The nightmare began when Jesse and his cousins gained access to an abandoned maintenance building.

"I was playing and I didn't see that a little piece of wood, and I stepped on it and I just fell down, the current took me," Jesse recalled. "I was thinking, like, I'm gonna die, and I was never going to see my parents again."

Teen rescued from LA sewer: "Mom, I'm alive" 02:11

Jesse plunged 25 feet into a four0-foot-wide pipe sewer filled with rushing water, untreated waste and toxic gas.
 
More than 100 firefighters joined sanitation workers in a frantic search. They scoured some 2,400 feet of pipe with differing depths of water, moving at around 15 miles per hour. The breakthrough came when they spotted handprints on the walls of the tunnel. Crews used what they call "Batman-like" tools, including a moving camera that they placed on a flotation device.
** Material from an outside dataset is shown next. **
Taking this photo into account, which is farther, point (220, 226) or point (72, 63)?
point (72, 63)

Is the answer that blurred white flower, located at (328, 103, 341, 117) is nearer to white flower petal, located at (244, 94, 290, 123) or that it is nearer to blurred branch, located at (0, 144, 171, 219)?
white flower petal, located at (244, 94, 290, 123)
They lowered a hose after spotting the boy and lifted him to safety.

After more than 12 hours underground, rescuers finally found Jesse, nearly a mile east of where he first fell in. Officials told CBS News if he had gone any further, Jesse may have been lost in the maze of drainage tunnels that snake below the city.

Just after the rescue Jesse asked for a cellphone so he could personally deliver the good news to his mother, with some humor, saying, "Mom I'm alive. Come pick me up."

The city will now look into demolishing the site so an accident like this won't be repeated.